Monday, June 23, 2008

Lemon Parsley Chicken with Baked Couscous

I picked up Donna Hay's Off the Shelf cookbook a few months ago and I haven't had much of a chance to explore it. I've been up to my neck in baby...which has been absolutely wonderful. We've been busy enjoying Grace and all of her firsts...first trip to the grocery store, first bath, first outing to church, first time to get pooped on - you know all the wonderful things that we've been waiting for since last August.
So, with company gone and the house to myself I was more than happy to get both kids to bed at the same time today and have an hour or two (don't ask me how I got so lucky!) to relax today. My first mission was to find a recipe that would help me use up a few chicken breasts I had in the refrigerator. This lemon parsley chicken recipe looked right up my alley. Just a few standard ingredients and less than 10 minutes to prep made this recipe get my vote. I loved the idea of baking the couscous since I normally do it on the stove top. I've also been wanting to try out the whole wheat version that has been hanging out in the pantry.
I actually packed this up into individual containers and toted it to the garden for dinner. We've gotten a little behind on the weeding so we're going to meet my husband there on his way home from work a few nights this week. Bringing dinner will allow us to make good use of the daylight hours we have left.
I loved how the couscous turned out in the oven. The chicken was pretty good, moist and cooked just right, but I think I'll change up the herbs next time. I really like rosemary and I think I might add some zucchini and onions underneath the chicken breasts or as a side dish in the future. Overall I liked the concept and will be using this technique again. I'll have to post an update when I find my favorite version.

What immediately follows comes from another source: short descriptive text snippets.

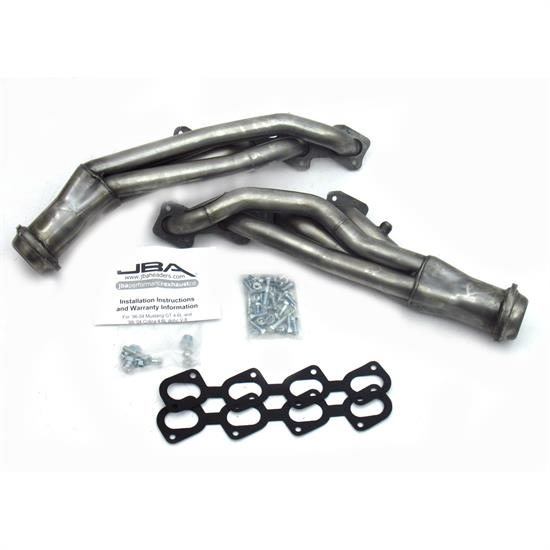 JBA PerFormance Exhaust 6635S Long Tube Header, SS, 99-04 Cobra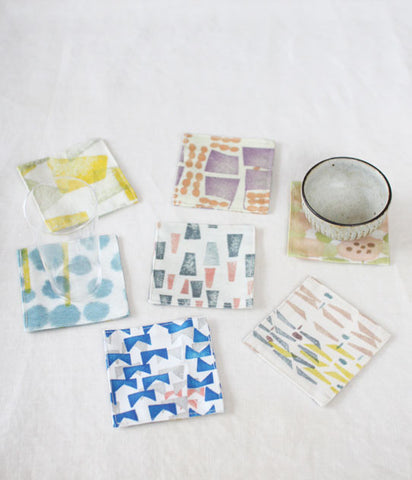 iloito small fabric coasters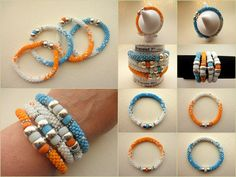 AnotherCountry BeadWorks: Summer Bangles & a Wall of Turquoise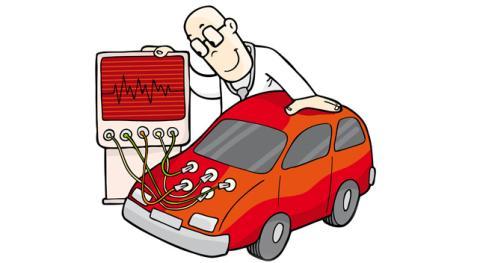 apps para coche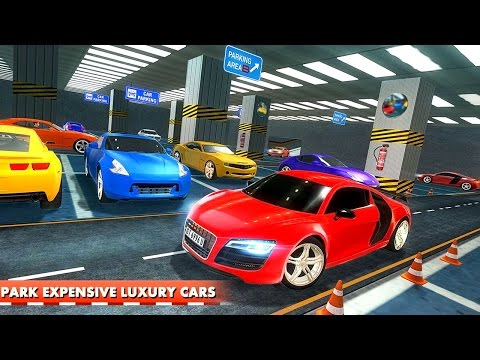 Supermarket Modern Car Parking (by 3D Games Village) Android Gameplay [HD]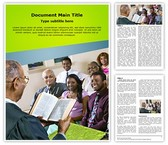 Congregation Church Sermon Editable Word Template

Lemon Parsley Chicken with Baked Couscous
adapted from Off the Shelf by Donna Hay

3 chicken breasts
2 cups couscous
2 1/2 cups chicken broth
1 Tablespoon garlic, chopped
1 lemon
2 Tablespoons parsley, chopped
2 Tablespoons olive oil

Heat oven to 400 degrees. Season chicken with salt and pepper. Place in heated skillet for 2 minutes per side. Add garlic and saute for an additional minute. Remove from heat. In a medium baking dish, place couscous with chicken broth, olive oil, and salt and pepper to taste.
Place chicken breasts on top of couscous mixture. Sprinkle with parsley and zest the lemon over dish. Place in oven for 20 minutes or until chicken is cooked through.
We served with additional lemon wedges. Donna Hay's version has capers and olives mixed in with the chicken and couscous, but my husband isn't a big olive fan so we did without.